# <center>Data Exploration</center>

In [2]:
import torchaudio
from tqdm.notebook import tqdm
import parselmouth
from feature_extraction_utils import *
import librosa
import librosa.display
import scipy
import random
import os
import numpy as np
import pandas as pd
random.seed(123)

In [3]:
dataset_name = 'tess'
tess_data_path = "TESS Toronto emotional speech set data/"
TESS_path = os.path.abspath(tess_data_path)

dir_list_TESS = os.listdir(TESS_path)

## TESS Dataset

In [4]:
dir_list = os.listdir(TESS_path)
dir_list.sort()
dir_list

['OAF_Fear',
 'OAF_Pleasant_surprise',
 'OAF_Sad',
 'OAF_angry',
 'OAF_disgust',
 'OAF_happy',
 'OAF_neutral',
 'YAF_angry',
 'YAF_disgust',
 'YAF_fear',
 'YAF_happy',
 'YAF_neutral',
 'YAF_pleasant_surprised',
 'YAF_sad']

In [None]:
path = []
emotion = []

for i in dir_list:
    fname = os.listdir(TESS_path + "/" + i)
    for f in fname:
        if i == 'OAF_angry' or i == 'YAF_angry':
            emotion.append('female_angry')
        elif i == 'OAF_disgust' or i == 'YAF_disgust':
            emotion.append('female_disgust')
        elif i == 'OAF_Fear' or i == 'YAF_fear':
            emotion.append('female_fear')
        elif i == 'OAF_happy' or i == 'YAF_happy':
            emotion.append('female_happy')
        elif i == 'OAF_neutral' or i == 'YAF_neutral':
            emotion.append('female_neutral')                                
        elif i == 'OAF_Pleasant_surprise' or i == 'YAF_pleasant_surprised':
            emotion.append('female_surprise')               
        elif i == 'OAF_Sad' or i == 'YAF_sad':
            emotion.append('female_sad')
        else:
            emotion.append('Unknown')
        path.append(TESS_path + "/" + i + "/" + f)

TESS_df = pd.DataFrame(emotion, columns = ['label'])
TESS_df['source'] = 'TESS'
TESS_df = pd.concat([TESS_df,pd.DataFrame(path, columns = ['path'])],axis=1)
TESS_df.label.value_counts()
TESS_df.head()

In [6]:
TESS_df.to_csv('TESS_dataset.csv', index=False)

## Feature Extraction

### Extract feature set 1

In [7]:
def extract_feature_set_1(sound_filepath):
    sound = parselmouth.Sound(sound_filepath)
    df = pd.DataFrame()
    attributes = {}

    intensity_attributes = get_intensity_attributes(sound)[0]
    pitch_attributes = get_pitch_attributes(sound)[0]
    attributes.update(intensity_attributes)

### WORK TASK 1
In the data exploration notebook, retype the part between "elif i == 'OAF_Sad'" and "TESS_df.head()", inclusive.
### WORK TASK 2
Answer these from the data exploration notebook:
(a) What number is passed to random.seed?
(b) Which label is added for files in the 'OAF_Fear' or 'YAF_fear' folders?
(c) What file name is TESS_df saved to as a CSV?
The listing that follows comes from a separate source.

### INFORMATION SUPPLIED
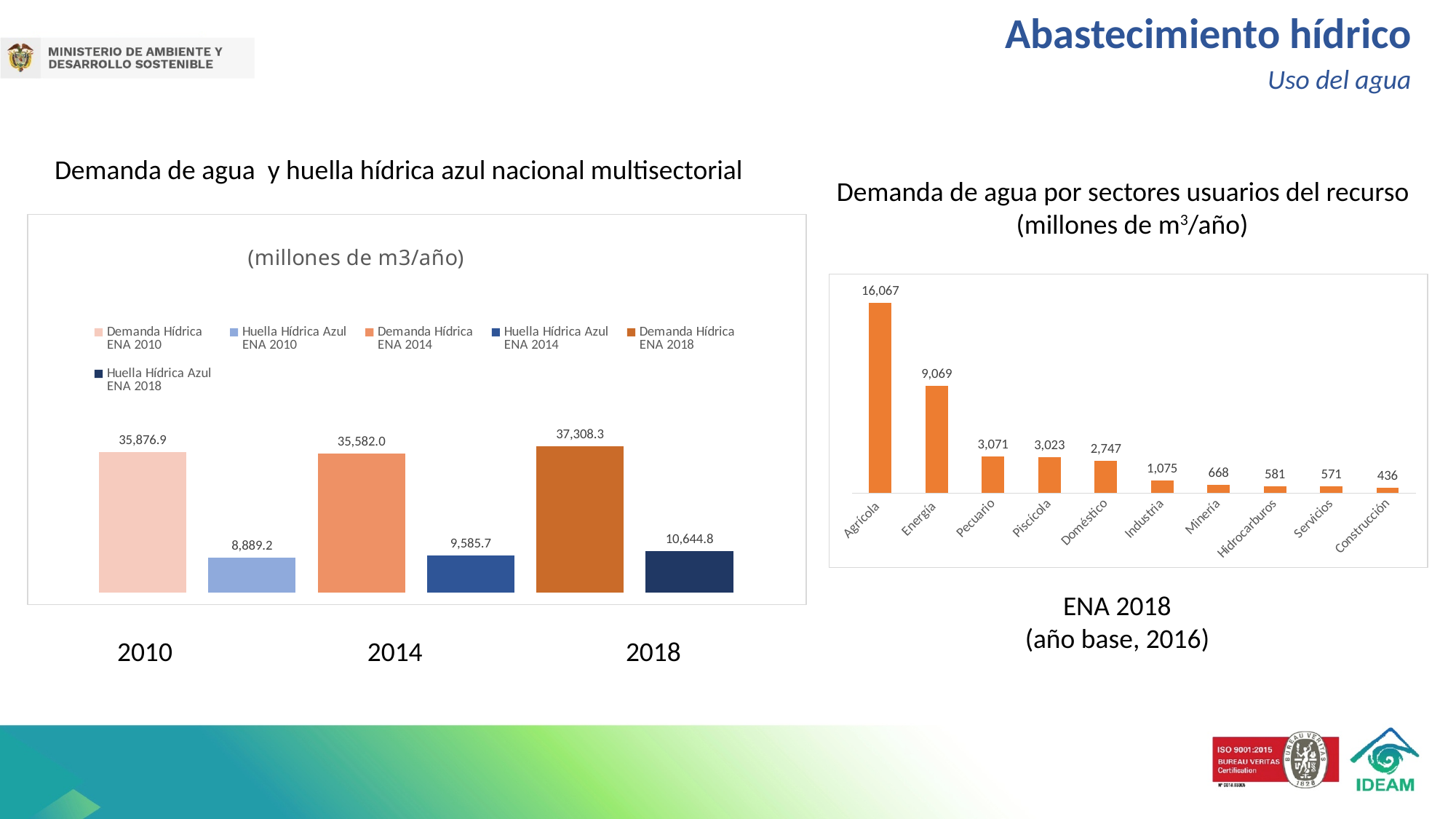
In the chart 'Demanda de agua y huella hídrica azul nacional multisectorial', does the Huella Hídrica Azul value rise or fall from 2010 to 2018? rise In the chart 'Demanda de agua y huella hídrica azul nacional multisectorial', what is the value of Demanda Hídrica ENA 2018? 37,308.3 In the chart 'Demanda de agua por sectores usuarios del recurso', which sector has the lowest value? Construcción In the chart 'Demanda de agua por sectores usuarios del recurso', how many sectors are shown? 10 In the chart 'Demanda de agua por sectores usuarios del recurso', what is the difference between Agrícola and Energía? 6,998 In the chart 'Demanda de agua y huella hídrica azul nacional multisectorial', how many series does the legend list? 6 In the chart 'Demanda de agua por sectores usuarios del recurso', which is larger, Pecuario or Piscícola? Pecuario In the chart 'Demanda de agua y huella hídrica azul nacional multisectorial', what is the value of Huella Hídrica Azul ENA 2010? 8,889.2 What type of chart is 'Demanda de agua por sectores usuarios del recurso'? bar chart In the chart 'Demanda de agua por sectores usuarios del recurso', what is the value for Agrícola? 16,067 In the chart 'Demanda de agua por sectores usuarios del recurso', what is the value for Doméstico? 2,747 In the chart 'Demanda de agua y huella hídrica azul nacional multisectorial', what is the difference between Demanda Hídrica ENA 2018 and Demanda Hídrica ENA 2014? 1,726.3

### EXPECTED OUTPUT 1
elif i == 'OAF_Sad' or i == 'YAF_sad':
            emotion.append('female_sad')
        else:
            emotion.append('Unknown')
        path.append(TESS_path + "/" + i + "/" + f)

TESS_df = pd.DataFrame(emotion, columns = ['label'])
TESS_df['source'] = 'TESS'
TESS_df = pd.concat([TESS_df,pd.DataFrame(path, columns = ['path'])],axis=1)
TESS_df.label.value_counts()
TESS_df.head()

### EXPECTED OUTPUT 2
(a) 123
(b) female_fear
(c) TESS_dataset.csv